Based on the novels by Caroline Graham, Midsomer Murders follows DCI Tom Barnaby (John Nettles), a senior member of CID for Midsomer County in rural England. Barnaby and his deputy are constantly investigating murders in the central town of Causton, and in the multiple small villages throughout the county. The theme of the series is often “what lies beneath” — taking the perfect, idyllic rural setting and pulling back the blinds to show the vice and venom that it truly contains — adultery, extortion, and of course, murder. This is all done with a very deft hand, balancing dark humor with strong character work.
The main difference between The Early Years and Set Ten is the change in Barnaby’s deputy. For the first several seasons, Detective Sergeant Gavin Troy (Daniel Casey) was the co-star. In Set Ten we get to see DS Dan Scott (John Hopkins). Of the two, Troy is the winner, with much more in the way of a unique character throughout his different episodes. The Scott character rarely gets much to do besides ask a few questions and complain about being sent to work in “the sticks.” The rest of the main cast consists of Barnaby’s long-suffering wife Joyce (Jane Wymark) and daughter Cully (Laura Howard). Guest stars abound from British series as well as Hollywood films, especially in The Early Years. While the cast filmographies are helpful in identifying many, others should be obvious, including a very young Orlando Bloom.

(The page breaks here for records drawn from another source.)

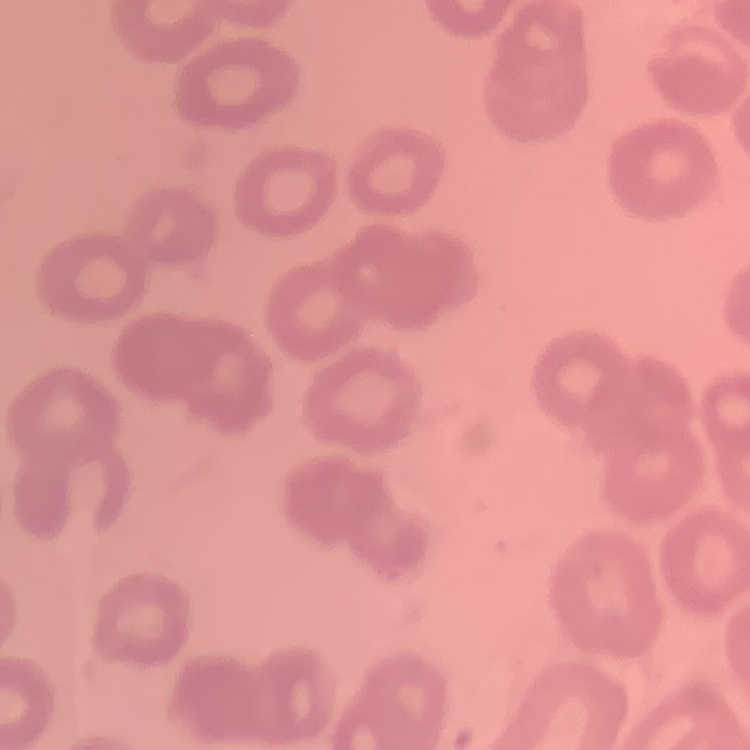
erythrocyte morphology = no rouleaux formation
image type = square crop of a larger photomicrograph
preparation = thin peripheral smear
stain = Field's or Giemsa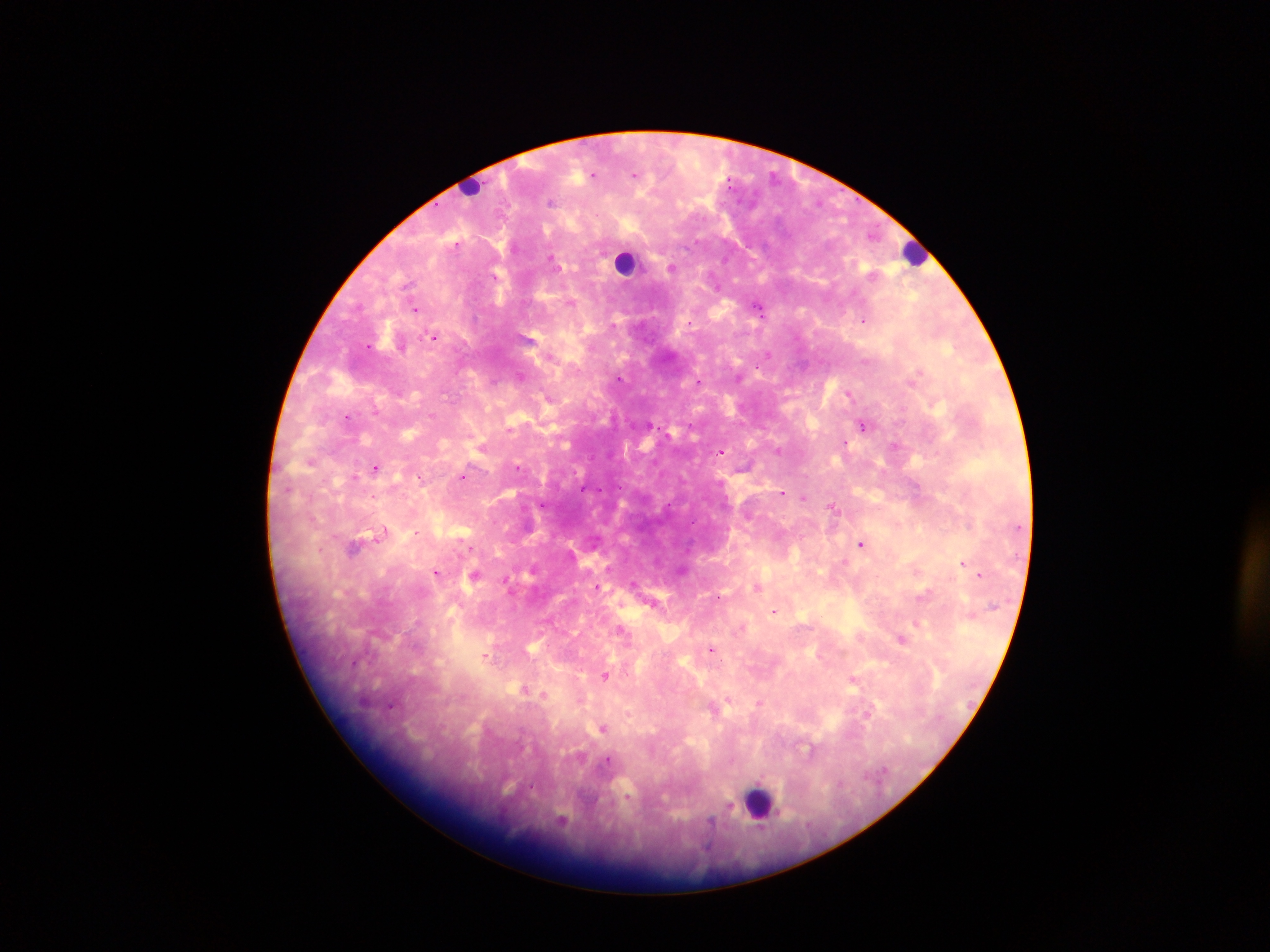

Approximate centers as (x, y) in pixels. Leukocyte locations: (468, 193), (917, 253), (624, 266), (760, 799). Plasmodium parasite locations: (593, 174), (774, 175), (551, 202), (555, 261), (672, 267), (570, 305), (758, 306), (416, 307), (864, 321), (434, 337), (530, 338), (367, 344), (766, 356), (521, 376), (620, 376), (738, 379), (700, 382), (502, 383), (851, 391), (449, 395), (547, 398), (552, 402), (376, 410), (613, 414), (348, 418), (650, 424), (513, 426), (864, 426), (846, 442), (894, 445), (481, 448), (778, 448), (721, 451), (311, 464), (520, 467), (376, 469), (463, 476), (355, 477), (782, 493), (804, 496), (833, 506), (356, 544), (861, 544), (961, 563), (531, 570), (915, 572), (436, 573), (979, 574), (757, 588), (773, 613), (918, 623), (623, 633), (901, 640), (532, 648), (711, 648), (487, 654), (607, 675), (852, 679), (523, 690), (544, 694), (759, 703), (712, 709), (869, 716), (604, 726), (808, 749), (627, 793), (563, 820). Mobile-phone photograph taken through the microscope. Collected in Ghana. Thick blood film. Image is 1270×952 pixels. Single field of view.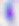
modality: photomicrograph
identification: Toxoplasma gondii
magnification: 400xGive the preparation type.
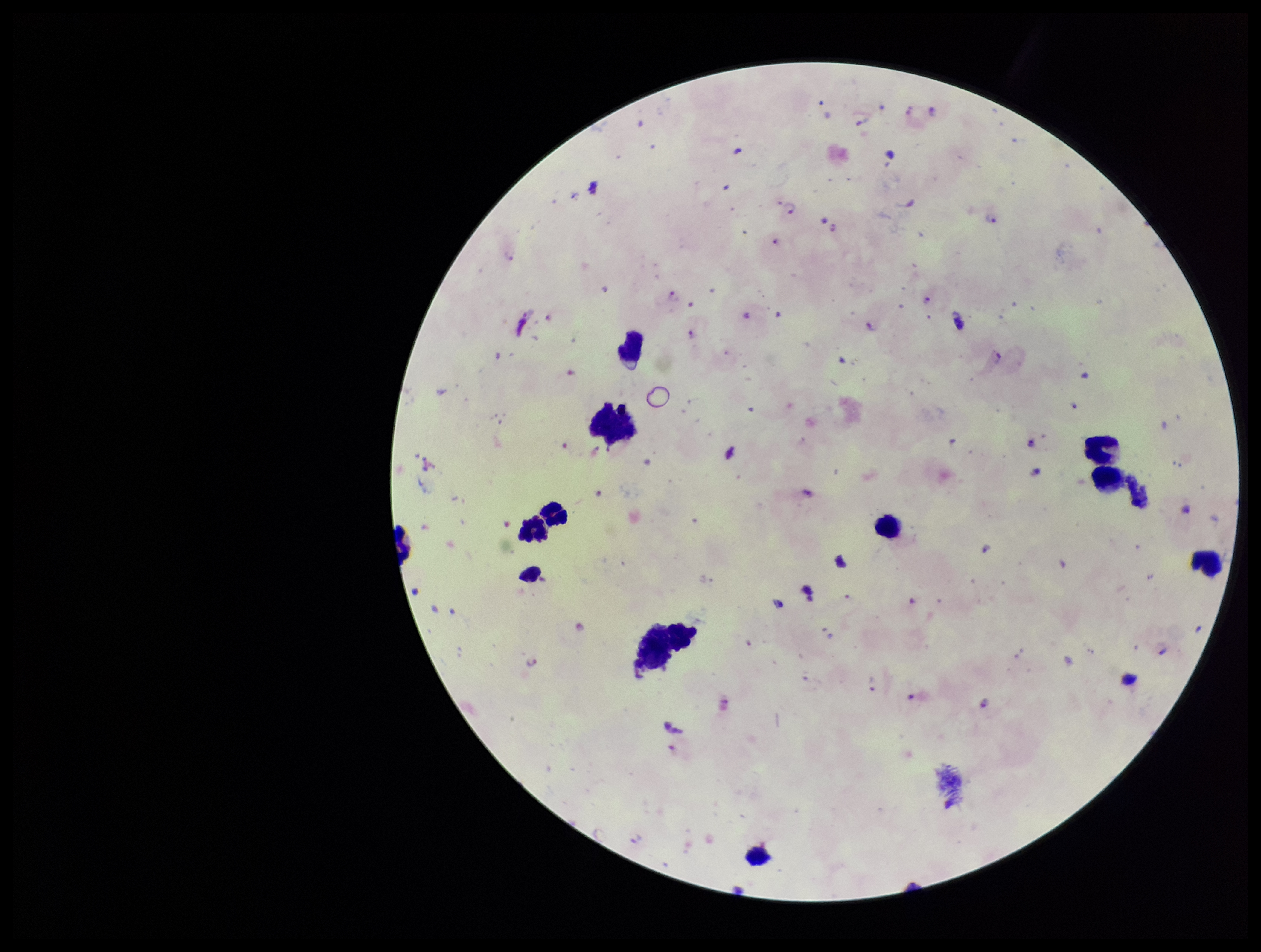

One of the high points of Midsomer is its use of continuity. Each mystery is self-contained. You could just as easily watch a random episode from Set Ten before you watch the first episode filmed, and not be lost. However, as the series grew, bits of continuity were applied that are an added bonus to viewers who had been paying attention — bit players from one mystery appear as supporting characters several episodes later; supporting characters may then in turn wind up as victims down the road. Likewise, character development is organic. We get to know Troy because of his political incorrectness and Barnaby’s family because of his wife’s hobbies and his daughter’s jobs as an actress. While none of these bits are essential to any individual story, they add to the tapestry of Midsomer when viewed as a whole.
Set Ten gives the viewer three mysteries from Season Eight, all quite enjoyable. The Early Years, however, is the real bargain from Acorn Media. At nineteen discs, this set presents the first eighteen mysteries together in broadcast order for the first time, along with a disc of new bonus materials. (This set contains material from Sets 1, 2, 3, and 5.) You might want to pace yourself, though. As good as these mysteries are, the sheer absurdity of the mounting body count might get to you if you watch too many of them in a row. The Early Years MSRP is $159.99 while the individual sets are priced at $59.99 each. If you think you might like Midsomer Murders, pick up Set Ten, but if you are already a fan thanks to cable TV, The Early Years is an amazing bargain.
So there you have it. If you are tired of the brooding detective with a plethora of personal problems who nevertheless solves the mystery in the end, Acorn Media has some excellent alternatives for you. While none of them are perfect, each offers something different while still sticking to the mystery genre.